I'll let John give details about his cyps and all that


Sent from my iPhone using Tapatalk


----------



## JAB (Jun 6, 2017)

WOW!! That is a dream driveway!


----------



## Don I (Jun 6, 2017)

I'm speechless.
Don


----------



## abax (Jun 6, 2017)

OMG that's just fantastic!!! I'm rather speechless myself.
The chicken wire is such a great idea to keep critters from
digging up the plants. The leaves look immaculate with
no slug/snail damage. How'd you manage that John?

Hey Charlie, you handsome devil you!!!


----------



## John M (Jun 6, 2017)

Thanks for posting Charles. The close-up of the dark parvi is really nice!

Thanks for the nice comments everyone.

Eric, the fragrance is very noticeable; although gentle, not harsh. You'd think it would attract bees; but, so far I've not seen any near the Cyps. In fact, I've seen VERY few bees at all this year. So far, I've seen maybe 3 or 4 Bumble Bees and no Honey Bees, even though there is an Apiary only about 1 km away. 

Usually, including last spring, my greenhouse is full of bees in the spring, that come in the back vent. They always go for the big Cattleyas and often pollinate quite a few of them. This year, there was none of that. I've commented to a few people this spring that I haven't been seeing any bees.

Normally, about 1/4 or 1/3 of all the Cyp flowers get pollinated. I collect the seeds in the fall, mix them with sand and go walking in good Cyp habitat broadcasting handfulls of sand/seeds all over the place.
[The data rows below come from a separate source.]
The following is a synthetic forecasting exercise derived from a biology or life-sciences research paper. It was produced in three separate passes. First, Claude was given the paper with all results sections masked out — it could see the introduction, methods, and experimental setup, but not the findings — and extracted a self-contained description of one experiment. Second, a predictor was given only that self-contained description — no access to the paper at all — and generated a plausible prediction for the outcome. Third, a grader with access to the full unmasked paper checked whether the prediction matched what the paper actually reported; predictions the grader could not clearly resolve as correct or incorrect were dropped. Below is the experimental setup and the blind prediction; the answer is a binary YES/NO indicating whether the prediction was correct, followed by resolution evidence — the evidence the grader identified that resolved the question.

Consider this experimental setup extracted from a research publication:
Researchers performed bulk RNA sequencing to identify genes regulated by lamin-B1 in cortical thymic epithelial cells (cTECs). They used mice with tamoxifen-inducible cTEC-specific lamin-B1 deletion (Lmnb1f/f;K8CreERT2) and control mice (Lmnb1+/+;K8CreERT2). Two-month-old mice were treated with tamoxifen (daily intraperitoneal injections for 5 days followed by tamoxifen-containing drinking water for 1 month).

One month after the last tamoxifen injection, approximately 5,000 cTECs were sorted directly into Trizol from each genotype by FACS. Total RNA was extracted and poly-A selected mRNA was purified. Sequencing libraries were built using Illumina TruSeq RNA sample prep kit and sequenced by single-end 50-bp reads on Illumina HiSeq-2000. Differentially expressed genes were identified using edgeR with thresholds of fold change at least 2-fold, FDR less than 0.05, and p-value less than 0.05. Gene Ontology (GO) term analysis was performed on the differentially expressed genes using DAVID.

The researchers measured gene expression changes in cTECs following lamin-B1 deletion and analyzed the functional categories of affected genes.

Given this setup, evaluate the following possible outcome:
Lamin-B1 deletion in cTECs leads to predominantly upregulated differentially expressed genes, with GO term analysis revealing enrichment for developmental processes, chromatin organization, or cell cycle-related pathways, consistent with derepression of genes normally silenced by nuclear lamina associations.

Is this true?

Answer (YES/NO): NO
I think that this year I may have to do some pollinating myself. I'm just not seeing any bees at all this year.

Angela, I've never had trouble with slugs going after my Cyps. I have never put down bait because they've never been a problem. The chicken wire is to stop the Chipmunks from digging up the freshly replanted dormant roots, which they do with enthusiasm. The freshly disturbed soil seems to attract them. However, this spring I have had a lot of trouble with Chipmunks ripping off the pouches and biting off whole flowers! I've been using two live traps since the Cyps began to bloom. I've caught and relocated 12 Chipmunks so far.

Angela; Charlie says "Woof!":wink:


----------



## paphioboy (Jun 7, 2017)

Wow! Fantastic! :clap::clap::clap: What mulch is it that you use, John? Looks like CHC to me..


----------



## JAB (Jun 7, 2017)

No bees = No bueno! Not a good sign for mother earth


----------



## John M (Jun 7, 2017)

Yes, paphioboy. It's small size CHC. The beds are filled with ProMix HP with about an inch or two of CHC.

Yeah, no bees is a concern!


----------



## fundulopanchax (Jun 7, 2017)

What a magnificient display of Cyp's!


----------



## abax (Jun 7, 2017)

I hadn't considered chipmunks. We have many,
many of them, but they usually stay around the
feeders and don't bother anything else.

The absence of bees worries the hell outta me.
There should be lots of honey bees around my
daylilies and I've seen carpenter bees, but no
honey bees this year. Both my sister-in-law and a niece have hives fairly close to us. I agree with JAB that if the honey bees go so do
we. Come to think of it, we have lots of trees blooming in the nursery fields and I don't see or
hear any around them.


----------



## phrag guy (Jun 8, 2017)

That is amazing John,whish I was there to see and enjoy the fragrance,I go out and smell mine all the time.


----------



## Wendy (Jun 8, 2017)

Those are awesome John! That patch grows so much every year.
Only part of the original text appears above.